* _Activity_: Say only the number of lines in the entries below that contain "this".
·····
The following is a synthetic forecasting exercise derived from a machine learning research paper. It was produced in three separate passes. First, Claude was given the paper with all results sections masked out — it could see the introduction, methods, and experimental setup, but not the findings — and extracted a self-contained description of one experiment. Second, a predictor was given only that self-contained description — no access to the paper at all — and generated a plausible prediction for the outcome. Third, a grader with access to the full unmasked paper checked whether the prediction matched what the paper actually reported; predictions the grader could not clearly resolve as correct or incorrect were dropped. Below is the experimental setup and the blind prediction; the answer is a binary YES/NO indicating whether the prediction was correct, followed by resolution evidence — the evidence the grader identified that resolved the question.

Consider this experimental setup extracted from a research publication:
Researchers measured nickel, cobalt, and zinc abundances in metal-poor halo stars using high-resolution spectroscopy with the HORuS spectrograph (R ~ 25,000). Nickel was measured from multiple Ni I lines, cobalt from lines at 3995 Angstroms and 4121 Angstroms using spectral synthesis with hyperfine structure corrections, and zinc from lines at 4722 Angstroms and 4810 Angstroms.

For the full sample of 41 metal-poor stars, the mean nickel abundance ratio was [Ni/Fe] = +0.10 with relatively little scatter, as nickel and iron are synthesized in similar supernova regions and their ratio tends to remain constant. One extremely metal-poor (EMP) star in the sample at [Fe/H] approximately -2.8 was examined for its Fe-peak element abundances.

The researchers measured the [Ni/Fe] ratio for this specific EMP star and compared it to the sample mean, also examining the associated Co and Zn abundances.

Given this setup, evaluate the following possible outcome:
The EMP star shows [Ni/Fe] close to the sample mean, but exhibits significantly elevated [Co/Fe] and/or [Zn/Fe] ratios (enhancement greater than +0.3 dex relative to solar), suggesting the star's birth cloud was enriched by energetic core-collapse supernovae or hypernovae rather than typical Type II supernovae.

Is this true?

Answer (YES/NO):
·····
* _Solution to the problem_: 4